Amici in guerra, contro Hitler; nemici in pace, dopo Yalta. Bastarono due anni per spazzare via l'illusione di una convivenza tra i vincitori della Seconda guerra mondiale e per creare una situazione senza precedenti; né di vero conflitto, né di autentica tregua: la Guerra Fredda, che iniziò nel 1947 e fu innanzitutto ideologica - la democrazia capitalista contro la dittatura comunista - ma anche imperiale, con la divisione dapprima dell'Europa e poi con la lotta per il controllo di ampie zone del mondo, in Africa, in Asia, in America Latina.
Una guerra che inizialmente fu glaciale. Dopo il summit di Potsdam nel luglio del 1945, Harry Truman rifiutò qualunque incontro con Stalin e fu necessario attendere il 1959 per celebrare il primo incontro bilaterale tra i leader delle due superpotenze. Stalin era morto da sei anni ed era stato ripudiato dal suo successore, Kruscev, che ne denunciò i crimini contro l'umanità e che per primo tentò la distensione con il grande nemico liberale. Leader passionale, Nikita, viaggiò per dodici giorni negli Stati Uniti, dopo aver stretto la mano al capo della Casa Bianca Eisenhower ed essersi beccato pubblicamente con Richard Nixon, di fronte a uno stand di cucine componibili, assurte a simbolo del benessere occidentale. Incontrò John Fitzgerald Kennedy, da poco eletto, a Vienna. Ma il dialogo, per quanto vivace, durò poco. Durante un'assemblea dell'Onu Kruscev si tolse una scarpa, la agitò in aria e la picchiò sul banco per contestare la delegazione filippina e quella americana. Nel 1961 diede il via libera alla costruzione del Muro di Berlino, sfiorando il disastro proprio con Kennedy per i missili a Cuba.
Nel 1964 iniziò la lunga era di Breznev e coincise con la sconfitta americana in Vietnam, l'avvento del fondamentalista sciita Khomeini in Iran, che scalzò lo Scià amico degli americani, l'invasione russa dell'Afghanistan; mentre i Paesi della Nato e quelli del Patto di Varsavia vivevano sotto lo spettro dell'apocalisse nucleare. I vertici divennero una consuetudine, per quanto ipocrita: i leader dei due Paesi parlavano di pace e di disarmo ma continuavano ad incrementare gli arsenali atomici. Il declino fisico di Breznev coincise con quello economico dell'Urss, ma fu necessaria l'ultima sfida di Ronald Reagan per renderlo palese. Il presidente cowboy definì l'Urss l'impero del male e lanciò la corsa alle «guerre spaziali», costringendo Mosca a sprecare le ultime risorse di un sistema sfinito nel tentativo di rispondere alla sfida.

### [Consegna A]
Secondo il brano sulla Guerra Fredda, in che anno Kruscev diede il via libera alla costruzione del Muro di Berlino?
### [Consegna B]
Trascrivi dal brano sulla Guerra Fredda il tratto che parte dalle parole "Amici in guerra, contro" e si ferma dopo "in America Latina.".

### [Estratto dei dati]

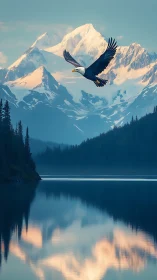 Bald eagle glides above alpine lake and snowy peaks.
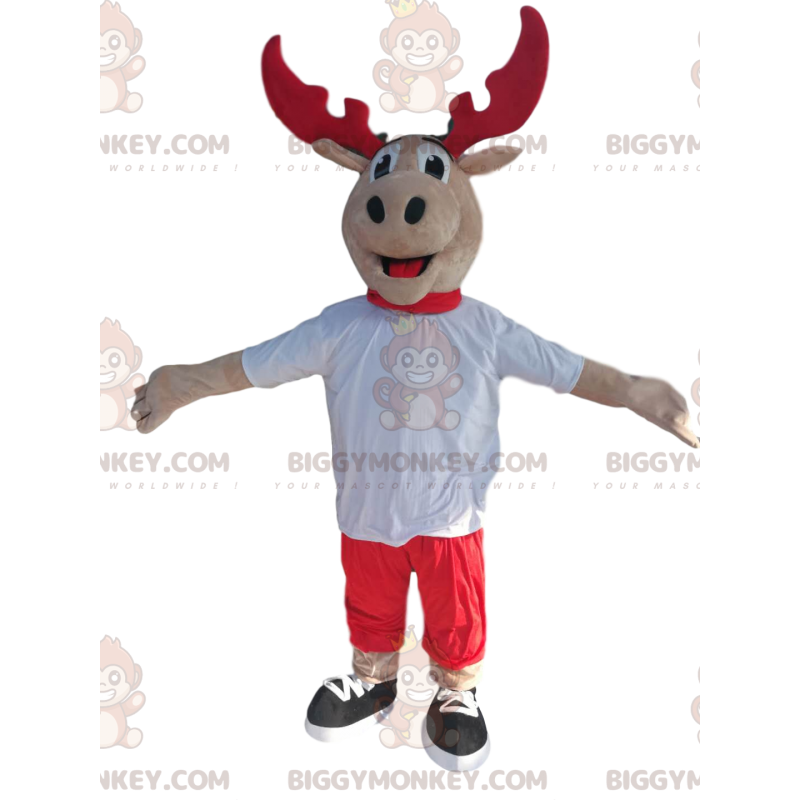 Rensdyr BIGGYMONKEY™ maskotkostume med rødt gevir og hvid trøje Rensdyr BIGGYMONKEY™ maskotkostume med rødt gevir og hvid trøje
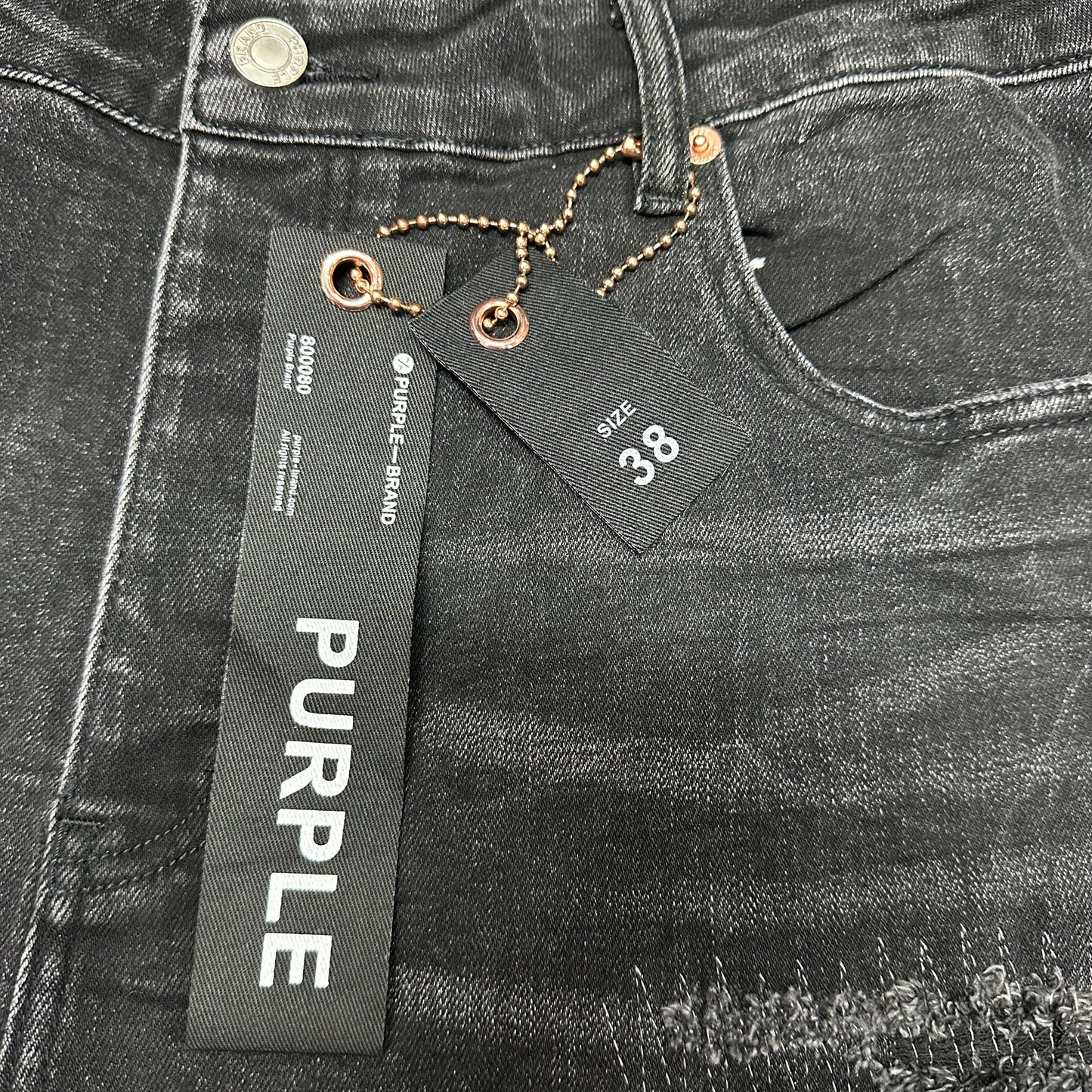 Purple Brand P001 Black Overspray Skinny Jeans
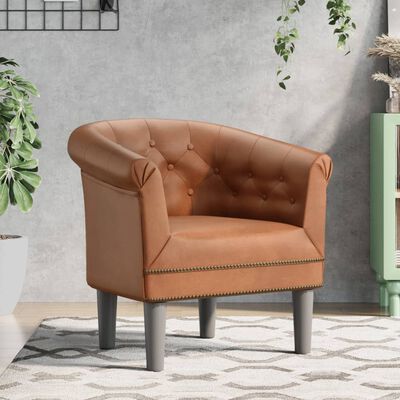 vidaXL Tub Chair Brown Faux Leather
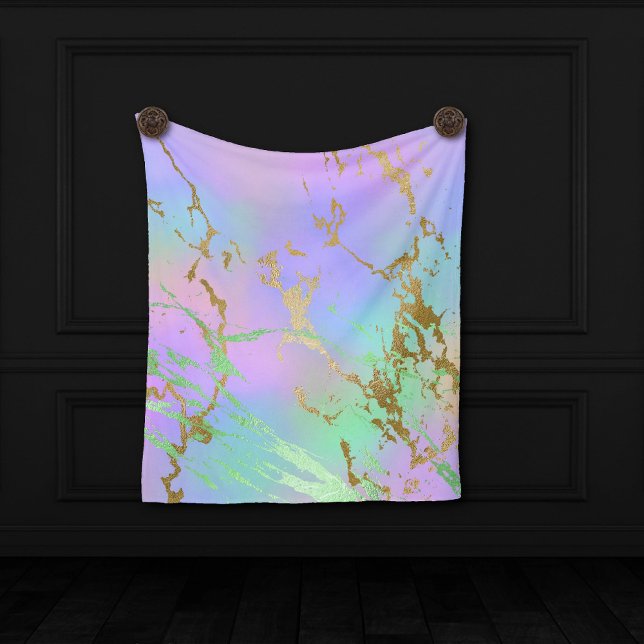 Millennial Marble | Uppspelning av Regnbåge Pastel Fleecefilt (Skapare uppladdad)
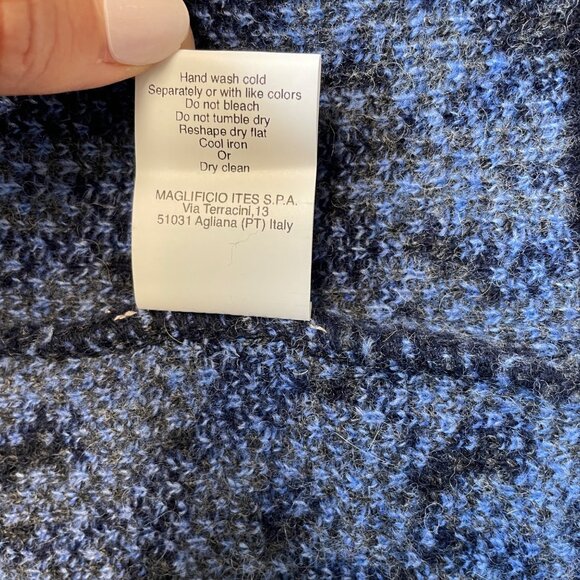 CHIARAMENTE CARDIGAN SWEATER WOMENS XS WOOL BLEND OVERSIZED BLUE 3/4 SLEEVE NWT - Picture 6 of 11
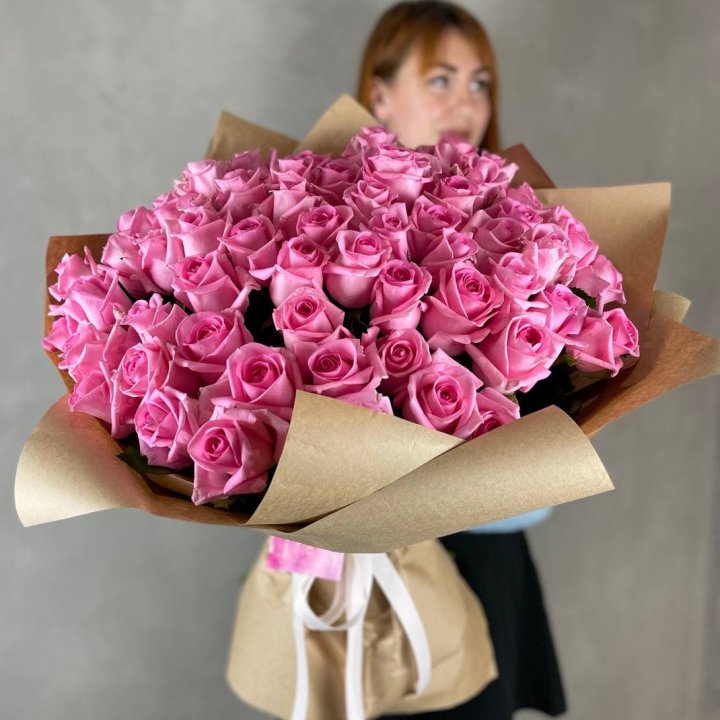 101 розовая роза в Уфе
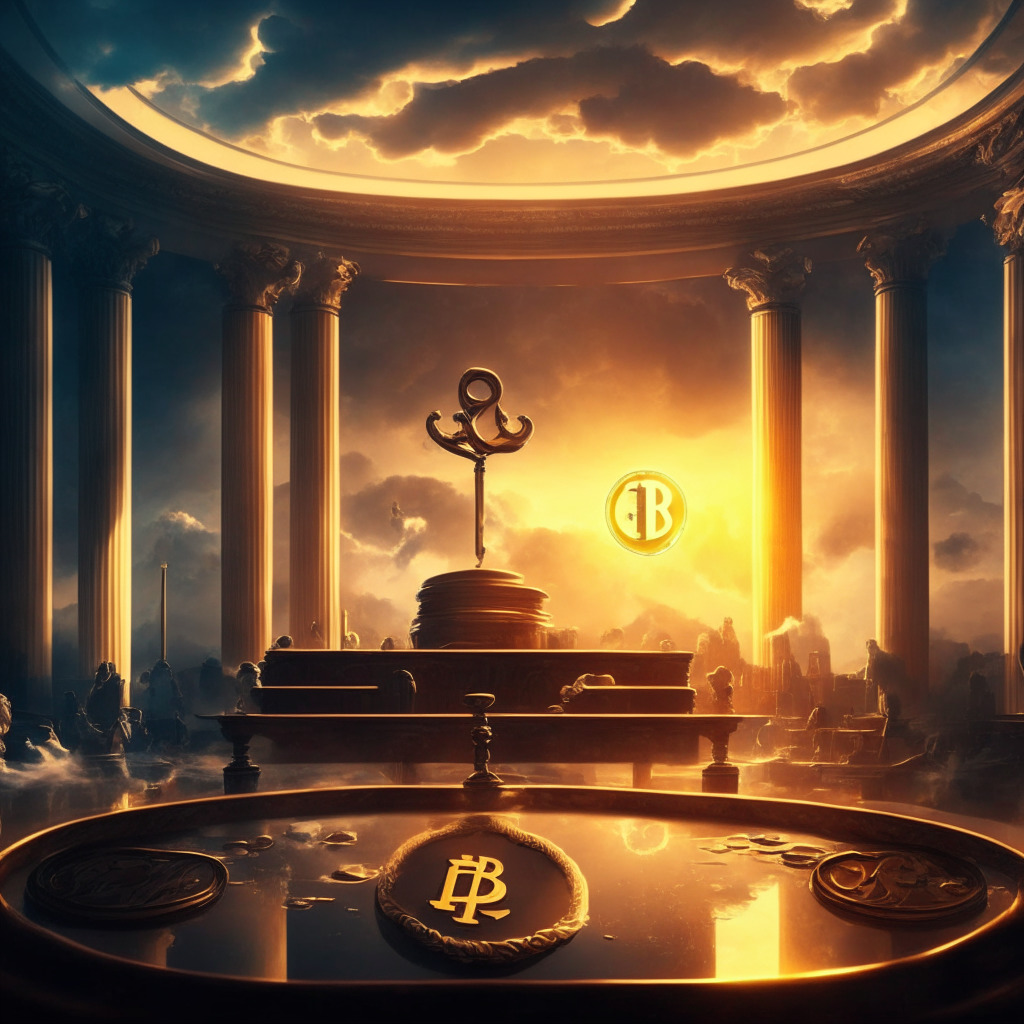 Ripple-SEC case in courtroom, legal scale depicting crypto regulation balance, Ether & XRP coins, judge gavel, ominous yet hopeful lighting, tension-filled atmosphere, golden-sunset background, touch of baroque artistic style, uncertainty clouds looming, industry future at stake.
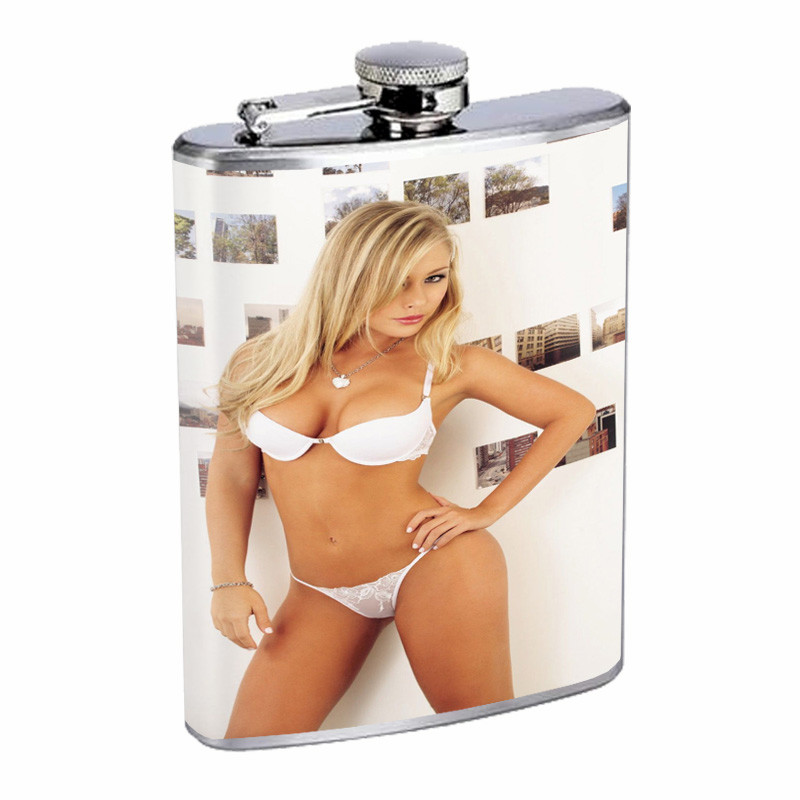 Colombian Pin Up Girls D4 Flask 8oz Stainless Steel Hip Drinking Whiskey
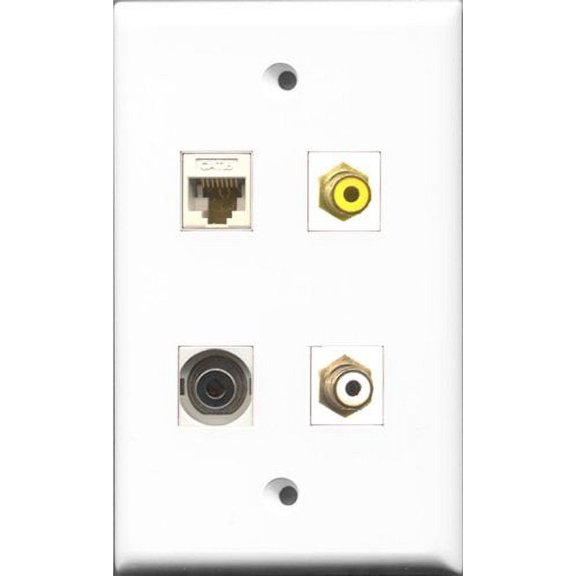 RiteAV 1 Port RCA White and 1 Port RCA Yellow and 1 Port 3.5mm and 1 Port Cat6 Ethernet White Wall Plate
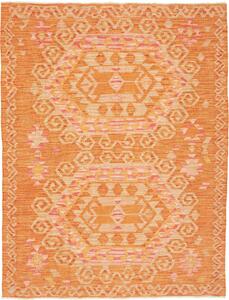 Tappeto Kilim Afghanistan Geometrico Arancione Beige 131x175 Cm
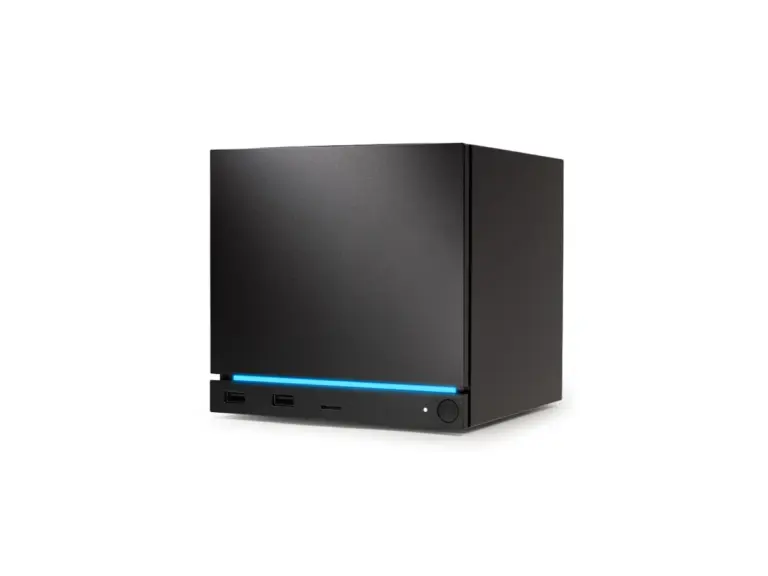 A steam machine in front of white background.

### [Risposta scritta A]
Nel 1961.

### [Risposta scritta B]
Amici in guerra, contro Hitler; nemici in pace, dopo Yalta. Bastarono due anni per spazzare via l'illusione di una convivenza tra i vincitori della Seconda guerra mondiale e per creare una situazione senza precedenti; né di vero conflitto, né di autentica tregua: la Guerra Fredda, che iniziò nel 1947 e fu innanzitutto ideologica - la democrazia capitalista contro la dittatura comunista - ma anche imperiale, con la divisione dapprima dell'Europa e poi con la lotta per il controllo di ampie zone del mondo, in Africa, in Asia, in America Latina.